* [WHAT NEEDS TO BE DONE] Print the complete set of entries exactly.

(Stored data entries)
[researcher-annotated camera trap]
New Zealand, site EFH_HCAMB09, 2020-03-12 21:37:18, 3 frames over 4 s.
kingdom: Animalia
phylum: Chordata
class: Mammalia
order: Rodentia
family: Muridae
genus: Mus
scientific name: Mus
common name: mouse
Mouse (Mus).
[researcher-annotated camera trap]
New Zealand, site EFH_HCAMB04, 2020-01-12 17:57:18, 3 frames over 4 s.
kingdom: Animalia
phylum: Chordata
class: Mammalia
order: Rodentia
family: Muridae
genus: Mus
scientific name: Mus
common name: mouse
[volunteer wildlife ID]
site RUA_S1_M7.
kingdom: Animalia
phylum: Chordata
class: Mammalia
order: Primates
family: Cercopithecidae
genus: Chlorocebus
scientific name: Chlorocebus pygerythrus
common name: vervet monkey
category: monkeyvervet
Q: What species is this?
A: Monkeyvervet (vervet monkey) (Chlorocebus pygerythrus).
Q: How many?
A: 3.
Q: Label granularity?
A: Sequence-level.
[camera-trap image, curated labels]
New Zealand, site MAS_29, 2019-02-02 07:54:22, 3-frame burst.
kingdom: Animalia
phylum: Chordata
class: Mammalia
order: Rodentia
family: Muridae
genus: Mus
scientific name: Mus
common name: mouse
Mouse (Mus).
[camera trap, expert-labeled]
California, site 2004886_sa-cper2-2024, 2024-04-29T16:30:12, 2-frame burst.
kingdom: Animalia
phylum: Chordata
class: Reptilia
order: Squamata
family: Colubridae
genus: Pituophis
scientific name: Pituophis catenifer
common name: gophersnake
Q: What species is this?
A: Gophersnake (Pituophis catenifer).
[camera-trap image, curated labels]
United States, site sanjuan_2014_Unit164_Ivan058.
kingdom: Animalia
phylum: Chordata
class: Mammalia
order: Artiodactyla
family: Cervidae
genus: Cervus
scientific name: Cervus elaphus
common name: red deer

* [WRITTEN SOLUTION]
[researcher-annotated camera trap]
New Zealand, site EFH_HCAMB09, 2020-03-12 21:37:18, 3 frames over 4 s.
kingdom: Animalia
phylum: Chordata
class: Mammalia
order: Rodentia
family: Muridae
genus: Mus
scientific name: Mus
common name: mouse
Mouse (Mus).
[researcher-annotated camera trap]
New Zealand, site EFH_HCAMB04, 2020-01-12 17:57:18, 3 frames over 4 s.
kingdom: Animalia
phylum: Chordata
class: Mammalia
order: Rodentia
family: Muridae
genus: Mus
scientific name: Mus
common name: mouse
[volunteer wildlife ID]
site RUA_S1_M7.
kingdom: Animalia
phylum: Chordata
class: Mammalia
order: Primates
family: Cercopithecidae
genus: Chlorocebus
scientific name: Chlorocebus pygerythrus
common name: vervet monkey
category: monkeyvervet
Q: What species is this?
A: Monkeyvervet (vervet monkey) (Chlorocebus pygerythrus).
Q: How many?
A: 3.
Q: Label granularity?
A: Sequence-level.
[camera-trap image, curated labels]
New Zealand, site MAS_29, 2019-02-02 07:54:22, 3-frame burst.
kingdom: Animalia
phylum: Chordata
class: Mammalia
order: Rodentia
family: Muridae
genus: Mus
scientific name: Mus
common name: mouse
Mouse (Mus).
[camera trap, expert-labeled]
California, site 2004886_sa-cper2-2024, 2024-04-29T16:30:12, 2-frame burst.
kingdom: Animalia
phylum: Chordata
class: Reptilia
order: Squamata
family: Colubridae
genus: Pituophis
scientific name: Pituophis catenifer
common name: gophersnake
Q: What species is this?
A: Gophersnake (Pituophis catenifer).
[camera-trap image, curated labels]
United States, site sanjuan_2014_Unit164_Ivan058.
kingdom: Animalia
phylum: Chordata
class: Mammalia
order: Artiodactyla
family: Cervidae
genus: Cervus
scientific name: Cervus elaphus
common name: red deer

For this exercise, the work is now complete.